Industrial inkjet technology provider Xaar updated the market on its current trading on Monday, reporting that revenue in the second half was now expected to be "broadly in line" with the first half.
That was in contrast with its interim results statement in September and its earlier trading update in July, in which the board indicated that growth in revenues from new products was expected to be second half weighted.
It said the shortfall against previous expectations resulted largely from fewer-than-planned new printer installs of Xaar's 2001 Printhead, and a slower-than-anticipated ramp up of the Xaar 1201 Printhead due to supply constraints.
"In ceramics, the printhead replacement business is now anticipated to represent around 70% of revenues in 2017," the board said in its statement.
"The new 1003 Printhead has performed strongly in this market but as competition for new printer installs continues to intensify, we have seen more limited success with the 2001 product."

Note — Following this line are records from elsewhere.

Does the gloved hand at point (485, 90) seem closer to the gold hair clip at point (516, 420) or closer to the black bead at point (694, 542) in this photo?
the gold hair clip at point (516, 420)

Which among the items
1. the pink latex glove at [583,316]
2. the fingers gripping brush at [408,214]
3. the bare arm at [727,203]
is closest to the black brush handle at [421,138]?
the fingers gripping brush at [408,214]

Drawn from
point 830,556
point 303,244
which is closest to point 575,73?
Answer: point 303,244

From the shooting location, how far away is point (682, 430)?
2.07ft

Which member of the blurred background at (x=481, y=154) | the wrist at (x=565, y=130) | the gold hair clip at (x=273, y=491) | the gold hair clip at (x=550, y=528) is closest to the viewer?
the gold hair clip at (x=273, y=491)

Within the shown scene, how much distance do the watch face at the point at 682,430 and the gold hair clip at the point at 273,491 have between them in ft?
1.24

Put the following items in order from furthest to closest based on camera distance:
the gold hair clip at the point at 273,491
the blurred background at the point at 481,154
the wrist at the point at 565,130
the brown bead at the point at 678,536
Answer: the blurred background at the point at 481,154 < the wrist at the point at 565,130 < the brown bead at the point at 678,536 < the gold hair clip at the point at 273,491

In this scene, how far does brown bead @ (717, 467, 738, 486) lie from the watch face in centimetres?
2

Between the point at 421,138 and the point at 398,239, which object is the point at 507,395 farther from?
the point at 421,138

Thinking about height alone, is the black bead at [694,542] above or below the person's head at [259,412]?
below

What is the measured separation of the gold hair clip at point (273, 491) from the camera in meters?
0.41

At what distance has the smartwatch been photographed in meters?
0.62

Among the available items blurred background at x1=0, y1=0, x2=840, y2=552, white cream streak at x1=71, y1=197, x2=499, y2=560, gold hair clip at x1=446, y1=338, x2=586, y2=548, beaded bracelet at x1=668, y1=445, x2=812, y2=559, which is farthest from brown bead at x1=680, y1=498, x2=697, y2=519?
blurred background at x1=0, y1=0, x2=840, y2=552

Demand for the 1201 Printhead remained strong, but due to supply constraints, Xaar said it was not able to fulfil all demand in the current year.
It said it expected supply would improve with new capacity coming on stream next year, and its continue to expect "significant growth" in 2018.
"Although disappointed by the revenue shortfall on the underlying business, we are encouraged by our reducing dependence on our legacy ceramics business, where there is little visibility, and increasing competitive pressure," the board explained.
"Our 2020 vision and commitment to delivering growth from new products in new markets is undiminished but the timing of ramp up of the range of new products we have introduced remains less predictable."
In 2017, the company expects that 80% of underlying revenues would be from the seven new products introduced and new businesses acquired in the last two years.
"This progress, together with our previously announced increased investment in sales and marketing, supports our continuing transformation to a more diversified and customer-centric company."